### RECORDS FOR THIS EXERCISE
____________________

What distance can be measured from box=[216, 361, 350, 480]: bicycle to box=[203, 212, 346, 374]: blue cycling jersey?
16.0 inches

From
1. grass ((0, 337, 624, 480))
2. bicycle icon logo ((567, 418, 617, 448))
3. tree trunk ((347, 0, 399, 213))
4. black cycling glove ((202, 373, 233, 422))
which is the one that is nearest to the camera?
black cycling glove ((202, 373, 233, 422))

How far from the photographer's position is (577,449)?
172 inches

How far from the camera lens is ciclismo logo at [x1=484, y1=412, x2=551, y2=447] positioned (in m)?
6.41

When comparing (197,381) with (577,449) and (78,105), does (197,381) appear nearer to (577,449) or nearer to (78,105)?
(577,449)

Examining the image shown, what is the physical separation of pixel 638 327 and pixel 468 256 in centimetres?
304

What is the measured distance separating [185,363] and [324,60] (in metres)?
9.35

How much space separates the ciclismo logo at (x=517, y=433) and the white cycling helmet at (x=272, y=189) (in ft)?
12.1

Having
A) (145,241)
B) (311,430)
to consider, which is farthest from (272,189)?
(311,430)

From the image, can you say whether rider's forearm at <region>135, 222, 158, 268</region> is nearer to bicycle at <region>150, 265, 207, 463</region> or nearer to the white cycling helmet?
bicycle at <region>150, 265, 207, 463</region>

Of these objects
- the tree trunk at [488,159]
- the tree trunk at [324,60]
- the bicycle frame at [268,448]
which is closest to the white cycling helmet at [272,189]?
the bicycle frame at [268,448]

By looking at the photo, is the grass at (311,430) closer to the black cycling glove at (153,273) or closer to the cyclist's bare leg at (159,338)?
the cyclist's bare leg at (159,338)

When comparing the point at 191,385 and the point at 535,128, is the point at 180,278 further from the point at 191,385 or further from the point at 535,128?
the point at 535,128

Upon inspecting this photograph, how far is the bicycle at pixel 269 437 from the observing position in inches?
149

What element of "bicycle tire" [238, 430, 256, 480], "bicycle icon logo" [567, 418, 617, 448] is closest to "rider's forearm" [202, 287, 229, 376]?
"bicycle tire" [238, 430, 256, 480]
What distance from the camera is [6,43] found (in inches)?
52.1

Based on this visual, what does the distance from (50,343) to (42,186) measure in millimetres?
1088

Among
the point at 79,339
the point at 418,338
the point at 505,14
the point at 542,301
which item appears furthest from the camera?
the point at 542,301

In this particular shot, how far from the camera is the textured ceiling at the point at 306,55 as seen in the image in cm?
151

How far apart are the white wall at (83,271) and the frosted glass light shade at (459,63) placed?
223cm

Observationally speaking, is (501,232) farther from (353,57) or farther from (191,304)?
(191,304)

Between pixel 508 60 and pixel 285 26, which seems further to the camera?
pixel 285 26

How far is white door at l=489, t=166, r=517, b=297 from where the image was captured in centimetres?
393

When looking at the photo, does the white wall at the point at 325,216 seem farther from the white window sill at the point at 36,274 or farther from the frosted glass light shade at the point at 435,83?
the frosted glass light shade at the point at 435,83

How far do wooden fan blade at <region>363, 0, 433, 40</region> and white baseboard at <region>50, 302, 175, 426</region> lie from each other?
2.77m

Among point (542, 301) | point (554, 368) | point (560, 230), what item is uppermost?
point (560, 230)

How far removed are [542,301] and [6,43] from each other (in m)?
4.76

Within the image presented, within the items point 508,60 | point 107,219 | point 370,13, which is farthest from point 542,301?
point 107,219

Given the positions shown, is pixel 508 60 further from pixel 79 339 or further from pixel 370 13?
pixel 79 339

____________________

### WHAT YOU WILL DO
Copy all of the data above line for line, with no changes.

### RESULT FOR THIS TASK
What distance can be measured from box=[216, 361, 350, 480]: bicycle to box=[203, 212, 346, 374]: blue cycling jersey?
16.0 inches

From
1. grass ((0, 337, 624, 480))
2. bicycle icon logo ((567, 418, 617, 448))
3. tree trunk ((347, 0, 399, 213))
4. black cycling glove ((202, 373, 233, 422))
which is the one that is nearest to the camera?
black cycling glove ((202, 373, 233, 422))

How far from the photographer's position is (577,449)?
172 inches

How far from the camera lens is ciclismo logo at [x1=484, y1=412, x2=551, y2=447] positioned (in m)?
6.41

When comparing (197,381) with (577,449) and (78,105), does (197,381) appear nearer to (577,449) or nearer to (78,105)?
(577,449)

Examining the image shown, what is the physical separation of pixel 638 327 and pixel 468 256 in centimetres?
304

What is the measured distance separating [185,363] and [324,60] (in metres)?
9.35

How much space separates the ciclismo logo at (x=517, y=433) and the white cycling helmet at (x=272, y=189) (in ft)?
12.1

Having
A) (145,241)
B) (311,430)
to consider, which is farthest from (272,189)?
(311,430)

From the image, can you say whether rider's forearm at <region>135, 222, 158, 268</region> is nearer to bicycle at <region>150, 265, 207, 463</region> or nearer to the white cycling helmet?
bicycle at <region>150, 265, 207, 463</region>

Of these objects
- the tree trunk at [488,159]
- the tree trunk at [324,60]
- the bicycle frame at [268,448]
which is closest to the white cycling helmet at [272,189]?
the bicycle frame at [268,448]

By looking at the photo, is the grass at (311,430) closer to the black cycling glove at (153,273) or closer to the cyclist's bare leg at (159,338)?
the cyclist's bare leg at (159,338)

When comparing the point at 191,385 and the point at 535,128, is the point at 180,278 further from the point at 191,385 or further from the point at 535,128?
the point at 535,128

Upon inspecting this photograph, how far is the bicycle at pixel 269 437 from the observing position in inches?
149

What element of "bicycle tire" [238, 430, 256, 480], "bicycle icon logo" [567, 418, 617, 448] is closest to "rider's forearm" [202, 287, 229, 376]?
"bicycle tire" [238, 430, 256, 480]
What distance from the camera is [6,43] found (in inches)?
52.1

Based on this visual, what does the distance from (50,343) to (42,186) measure in millimetres?
1088

Among
the point at 79,339
the point at 418,338
the point at 505,14
the point at 542,301
which item appears furthest from the camera?
the point at 542,301

In this particular shot, how far from the camera is the textured ceiling at the point at 306,55 as seen in the image in cm?
151

How far apart are the white wall at (83,271) and the frosted glass light shade at (459,63) placed?
223cm

Observationally speaking, is (501,232) farther from (353,57) or farther from (191,304)?
(191,304)

Between pixel 508 60 and pixel 285 26, which seems further to the camera?
pixel 285 26

How far is white door at l=489, t=166, r=517, b=297 from where the image was captured in centimetres?
393

When looking at the photo, does the white wall at the point at 325,216 seem farther from the white window sill at the point at 36,274 or farther from the frosted glass light shade at the point at 435,83?
the frosted glass light shade at the point at 435,83

How far do wooden fan blade at <region>363, 0, 433, 40</region> and white baseboard at <region>50, 302, 175, 426</region> lie from each other?
2.77m

Among point (542, 301) | point (554, 368) | point (560, 230), what item is uppermost?
point (560, 230)

How far removed are [542,301] and [6,43] from each other (in m)?
4.76

Within the image presented, within the items point 508,60 | point 107,219 | point 370,13, which is farthest from point 542,301?
point 107,219

Given the positions shown, is pixel 508 60 further from pixel 79 339 or further from pixel 370 13?
pixel 79 339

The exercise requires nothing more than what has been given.